→ **EXERCISE OBJECTIVE**: Skip the images and return the records below exactly.

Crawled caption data
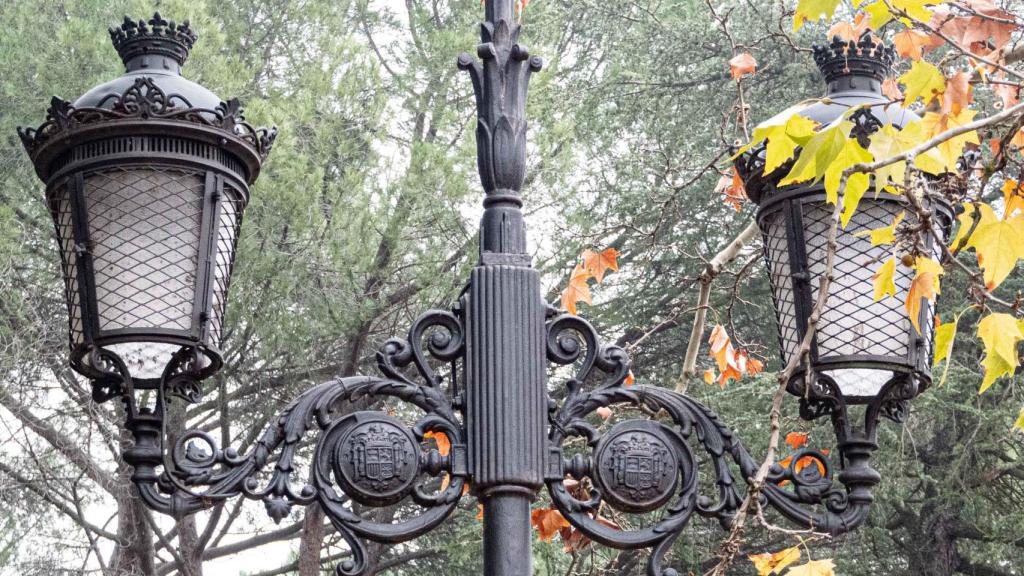 Una de las farolas de El Pardo con simbología franquista.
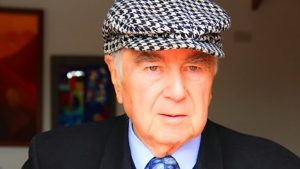 Muere escritor chileno Enrique Lafourcade a los 91 años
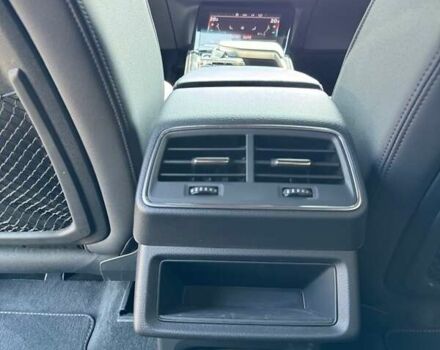 Сірий Ауді E-Tron, об'ємом двигуна 0 л та пробігом 44 тис. км за 60500 $, фото 66 на Automoto.ua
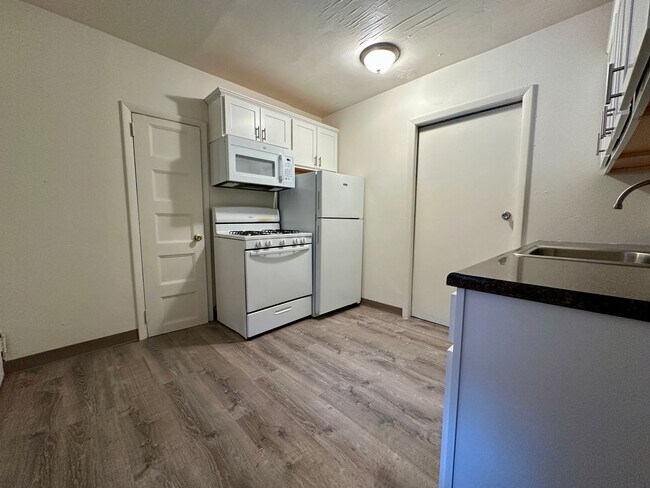 Foto del edificio - Super Spacious Three Bedroom on Bates Street! Deck & Patio! Washer & Dryer Included! Call Today!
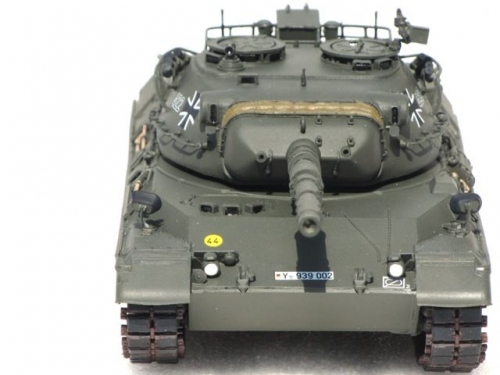374    I.    Немецкий средний боевой танк Leopard 1 A2.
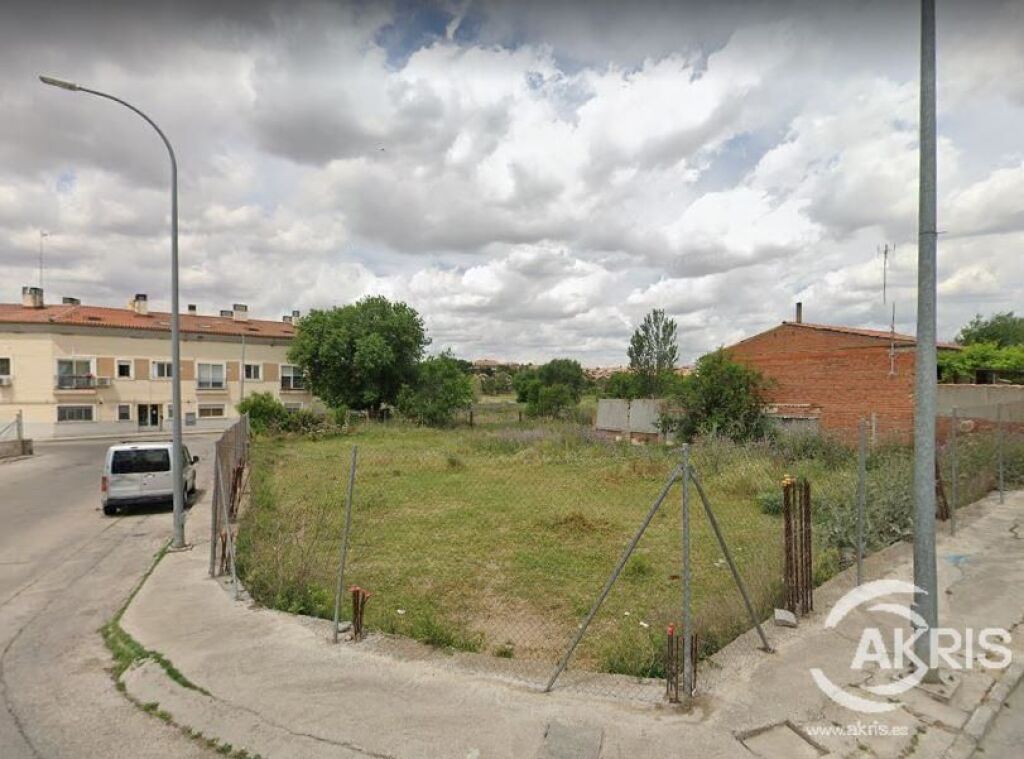 terreno urbano de 1.135 m2 en seseña foto grande (2)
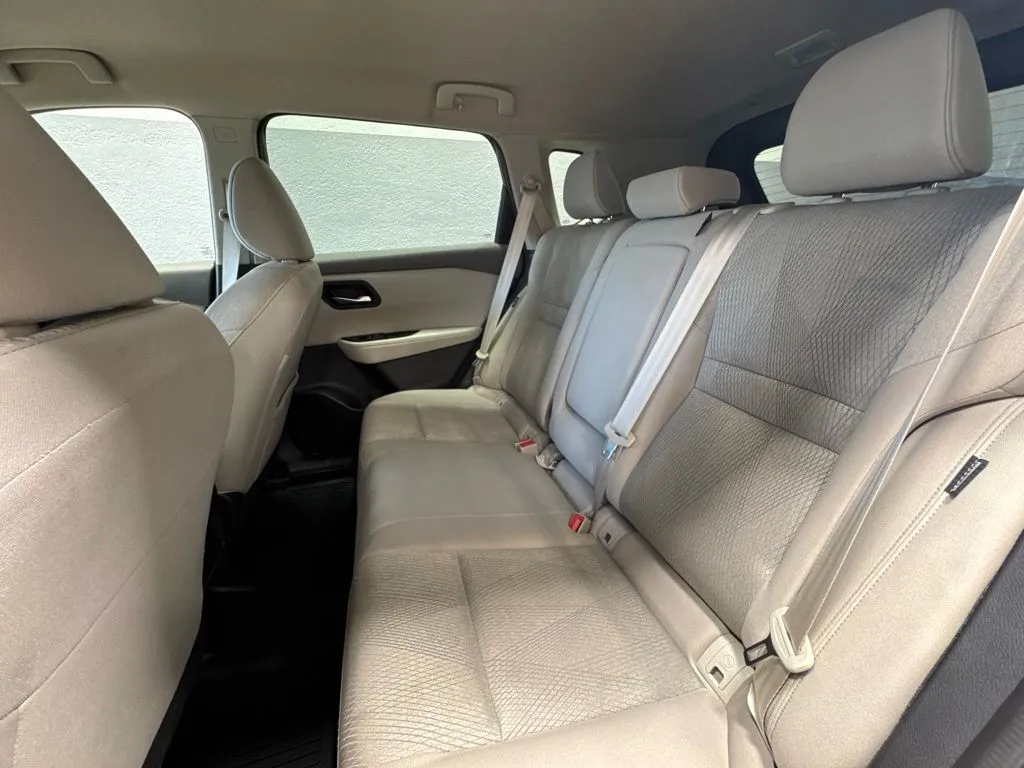 2025 Nissan Rogue SV - Photo 20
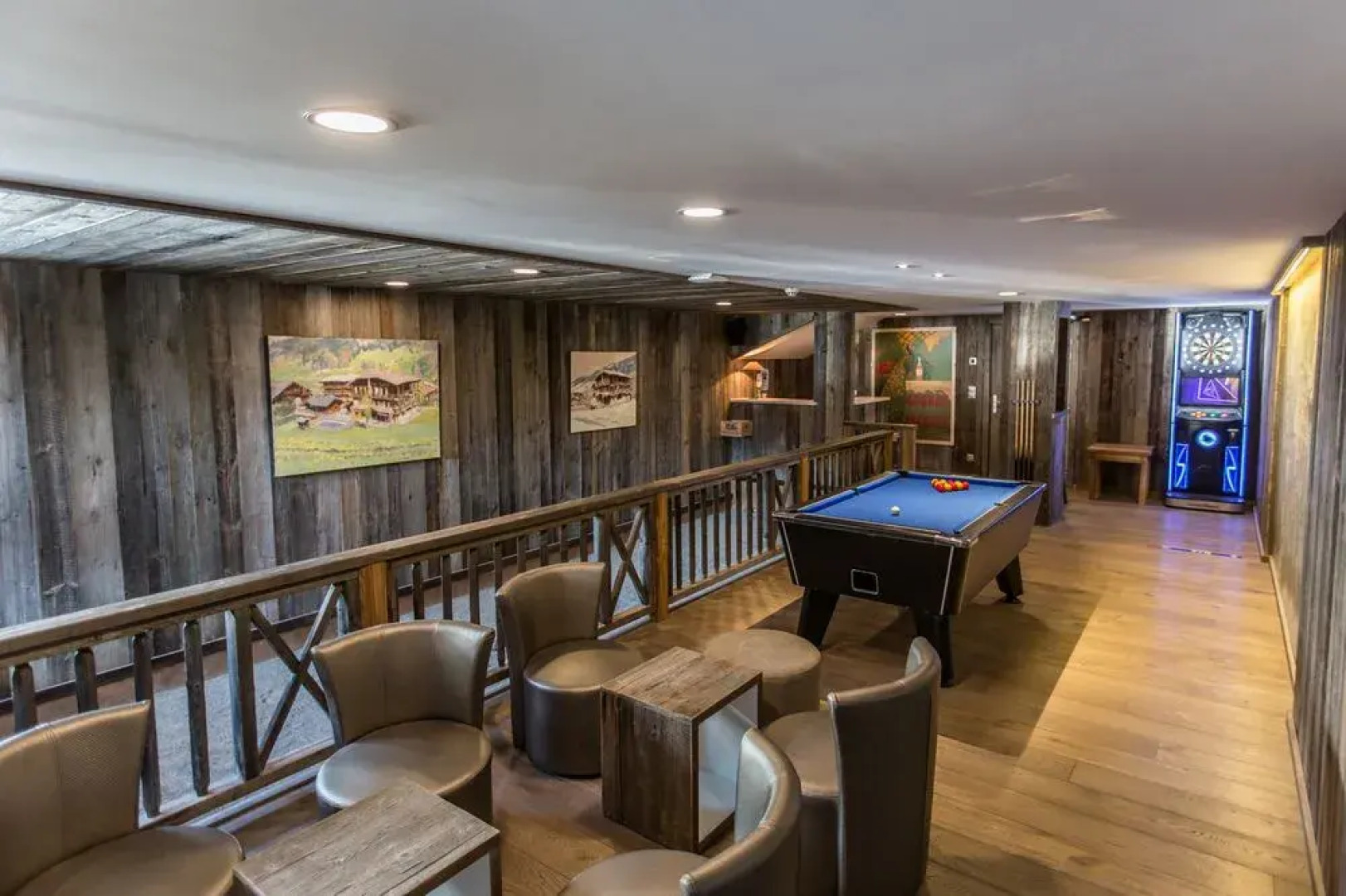 Chalet Hotel Crychar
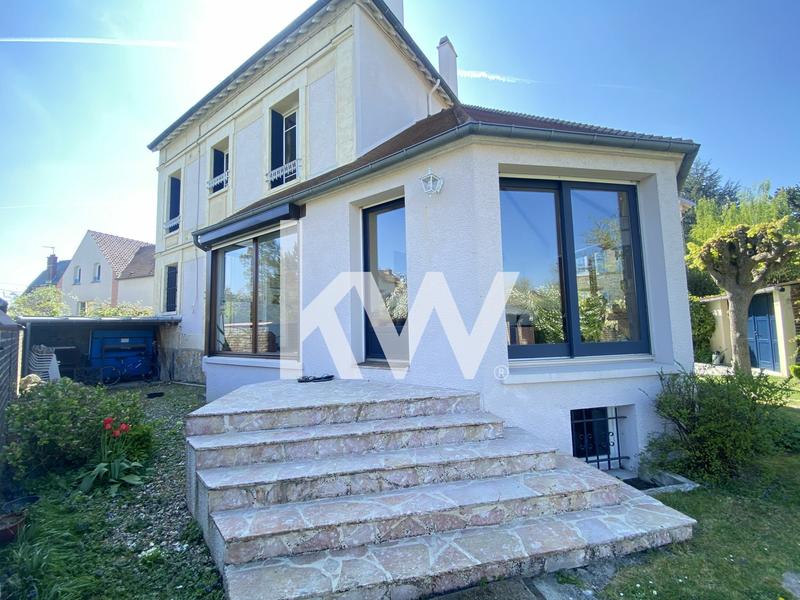 Maison - 191 m² - 7 pièces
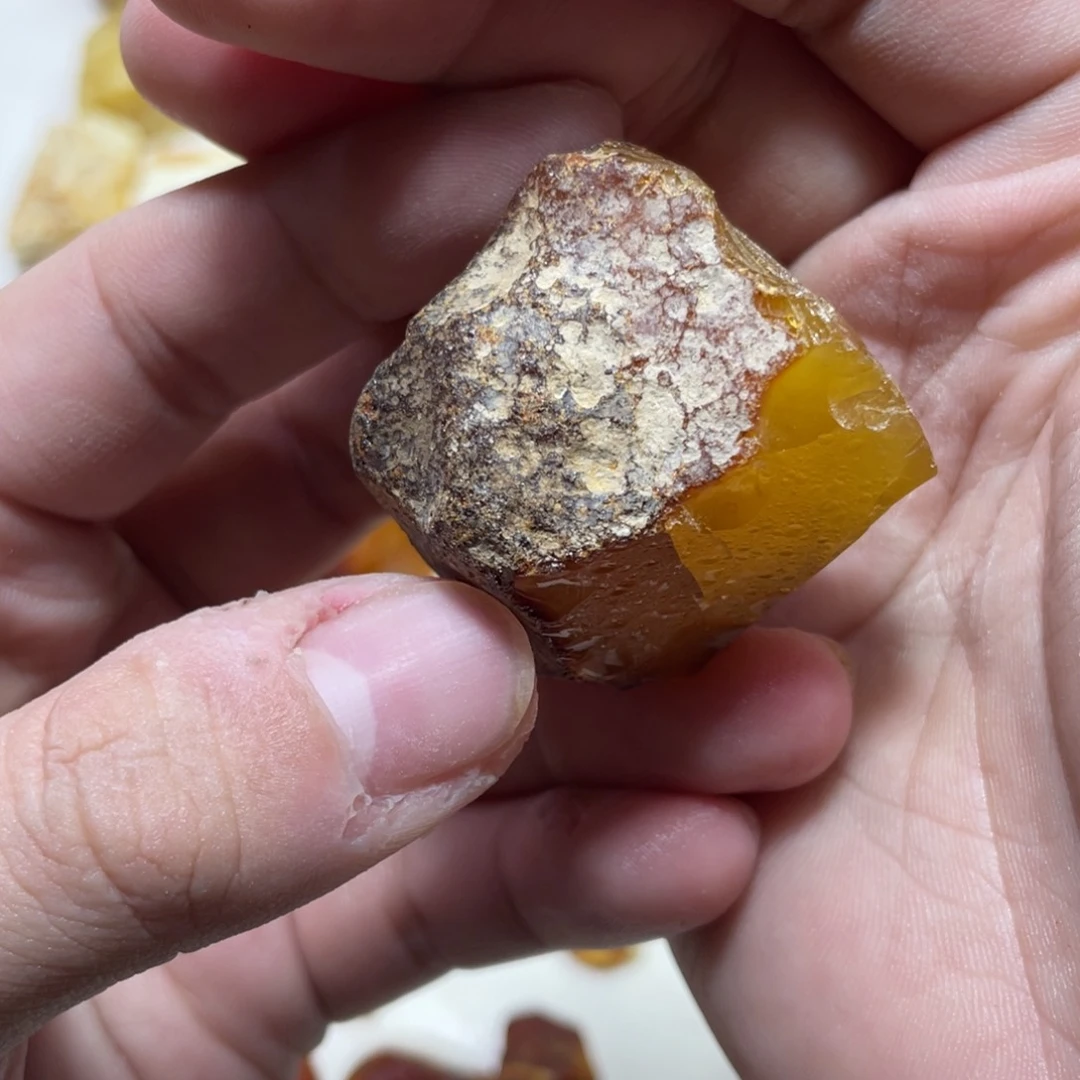 定制琥珀L*天然原矿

→ **RESULT FOR THIS EXERCISE**:
 Una de las farolas de El Pardo con simbología franquista.
 Muere escritor chileno Enrique Lafourcade a los 91 años
 Сірий Ауді E-Tron, об'ємом двигуна 0 л та пробігом 44 тис. км за 60500 $, фото 66 на Automoto.ua
 Foto del edificio - Super Spacious Three Bedroom on Bates Street! Deck & Patio! Washer & Dryer Included! Call Today!
374    I.    Немецкий средний боевой танк Leopard 1 A2.
 terreno urbano de 1.135 m2 en seseña foto grande (2)
 2025 Nissan Rogue SV - Photo 20
 Chalet Hotel Crychar
 Maison - 191 m² - 7 pièces
 定制琥珀L*天然原矿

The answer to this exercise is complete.